John S. Carroll, a widely admired newspaper editor who restored the reputation and credibility of The Los Angeles Times in the early 2000s even as he fought bitterly with the paper’s cost-conscious corporate parent, died on Sunday at his home in Lexington. He was 73. Lee Carroll, his wife, said the cause was Creutzfeldt-Jakob disease, a rare neurological disorder. Carroll also served as editor of the Lexington Herald-Leader and of the Baltimore Sun. He helped deliver 13 Pulitzer Prizes to The Times during his five-year tenure there.
By Al Cross
Director, Institute for Rural Journalism and Community Issues
The best tributes to the late John Carroll, one of America’s greatest newspaper editors, will probably be written by people who worked with him — those whose journalism and careers he profoundly influenced, and whose work benefited from what Wendell Rawls called his “velvet touch, soft ear, careful tongue and steel spine.”
But many who weren’t on the same payroll as John, including those of us who competed against him and his staffs, can feel after his tragic death that we really did work with him — in that great, collective cause that all journalists should feel: public service that improves communities, states, our nation and our world.

“Kentucky is a better place because of him,” community-journalism specialist Liz Hansen, recently retired from Eastern Kentucky University, said of our friend on Facebook. That’s one of the finest compliments that can be paid to a journalist, and John deserved it — for what he did for the Lexington Herald-Leader, for the newspaper’s service area, for Eastern Kentucky and for the state’s educational system, including the University of Kentucky, where I work.
If there was a sacred cow in the Lexington news media, it was UK basketball, but John directed an investigation of payoffs in the program, and it won the newspaper its first Pulitzer Prize in 1986. That also cost the paper advertising and circulation, and a gunshot through the pressroom windows amid protest rallies and a bomb threat, but the university changed its ways.
John’s reaction to all that summed up the difference in journalism and other trades: “In marketing, the idea is to manage the number of complaints down to zero. That’s fine if you’re making toasters, but a newspaper that gets no complaints is a dead newspaper.”

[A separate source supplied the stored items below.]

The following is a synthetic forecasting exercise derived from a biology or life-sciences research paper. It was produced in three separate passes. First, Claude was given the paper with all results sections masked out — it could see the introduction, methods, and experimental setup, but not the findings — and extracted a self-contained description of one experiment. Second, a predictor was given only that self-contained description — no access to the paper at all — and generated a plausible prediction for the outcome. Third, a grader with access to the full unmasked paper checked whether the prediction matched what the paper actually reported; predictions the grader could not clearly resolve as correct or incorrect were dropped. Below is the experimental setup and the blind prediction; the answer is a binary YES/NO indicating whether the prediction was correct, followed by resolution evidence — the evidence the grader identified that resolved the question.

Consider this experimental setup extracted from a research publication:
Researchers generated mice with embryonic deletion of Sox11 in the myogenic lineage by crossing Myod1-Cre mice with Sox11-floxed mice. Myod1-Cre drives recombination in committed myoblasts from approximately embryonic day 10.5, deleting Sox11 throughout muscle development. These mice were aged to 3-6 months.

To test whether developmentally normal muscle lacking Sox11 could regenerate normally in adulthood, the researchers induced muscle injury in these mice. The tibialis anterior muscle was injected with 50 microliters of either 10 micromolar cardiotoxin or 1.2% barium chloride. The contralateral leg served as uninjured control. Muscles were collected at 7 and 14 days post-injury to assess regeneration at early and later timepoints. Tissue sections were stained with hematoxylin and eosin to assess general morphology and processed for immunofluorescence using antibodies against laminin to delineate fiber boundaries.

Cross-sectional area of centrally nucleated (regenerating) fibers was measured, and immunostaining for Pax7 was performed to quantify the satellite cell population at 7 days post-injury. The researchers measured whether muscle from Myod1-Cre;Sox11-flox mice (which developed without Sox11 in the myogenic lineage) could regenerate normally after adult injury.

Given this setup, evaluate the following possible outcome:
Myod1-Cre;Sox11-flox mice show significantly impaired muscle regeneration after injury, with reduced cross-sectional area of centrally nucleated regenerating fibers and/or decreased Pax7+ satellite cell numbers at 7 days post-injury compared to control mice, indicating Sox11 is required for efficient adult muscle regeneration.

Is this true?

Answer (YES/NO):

Earlier, when John arrived to take the editorship of the Lexington Herald in 1979, I was a bureau reporter for The Courier-Journal, which covered all of Kentucky from its Louisville base and enjoyed strong circulation in much of Eastern Kentucky, where the Herald and its afternoon sister, The Lexington Leader, were punching below their weight. But the Knight-Ridder chain, which had brought John in from The Philadelphia Inquirer, put new emphasis on covering the rural region at a time when we started sending it an early edition without late sports — even UK ballgames.
Under John and Publisher Creed Black, a native of Harlan in southeastern Kentucky, the merged Herald-Leader became a real force in Eastern Kentucky, and that was especially important in 1989, when the state Supreme Court ruled the state school system unconstitutional — in a case brought by poor, rural districts. The Herald-Leader’s response was an investigative package called “Cheating Our Children,” which turned over some long-stuck rocks in the region, as John might have said, and had as much or more impact on the education-reform legislation as The Courier-Journal did.
When John left to edit The Baltimore Sun in 1991, I was The Courier-Journal’s political writer, and I can admit now that it was a bit of a relief to see him go. He knew how to recruit good people and manage them in ways that produced a newspaper that was in many ways fully competitive with the larger Courier-Journal. It certainly was with me. In those days, the front line of Kentucky’s journalism wars was on Shelby Street in Frankfort, where our bureau’s address was 614-B and the Herald-Leader’s was 612-A. John’s successors maintained that competitive spirit, and both papers benefited from it; so did Kentuckians, especially those in the far reaches of the state, far from the major cities.
The last decade’s financial pressures on newspapers mean that rural coverage and circulation have greatly declined, at papers in Kentucky and elsewhere. Now my job is helping the smaller, rural news outlets pick up the slack. John Carroll will continue to inspire us.
Al Cross is director, Institute for Rural Journalism and Community Issues, associate extension professor, School of Journalism and Telecommunications and faculty senator, College of Communication and Information, University of Kentucky.